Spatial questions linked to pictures
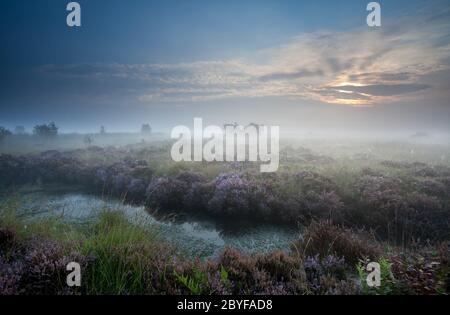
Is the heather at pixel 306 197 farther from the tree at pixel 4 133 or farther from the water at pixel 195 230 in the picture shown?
the tree at pixel 4 133

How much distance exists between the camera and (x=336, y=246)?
248 inches

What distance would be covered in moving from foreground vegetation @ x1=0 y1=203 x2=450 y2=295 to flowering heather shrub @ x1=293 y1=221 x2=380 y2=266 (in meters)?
0.05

■ PROBLEM ■
Rewrite the data above with every instance of "heather" swapped for "gorse" and nothing else changed, leaving out the pictures.

■ THE REPLY ■
Is the gorse at pixel 306 197 farther from the tree at pixel 4 133 or farther from the water at pixel 195 230 in the picture shown?
the tree at pixel 4 133

How much distance exists between the camera and (x=336, y=246)?
248 inches

What distance would be covered in moving from foreground vegetation @ x1=0 y1=203 x2=450 y2=295 to flowering gorse shrub @ x1=293 y1=221 x2=380 y2=266 (in meters)?
0.05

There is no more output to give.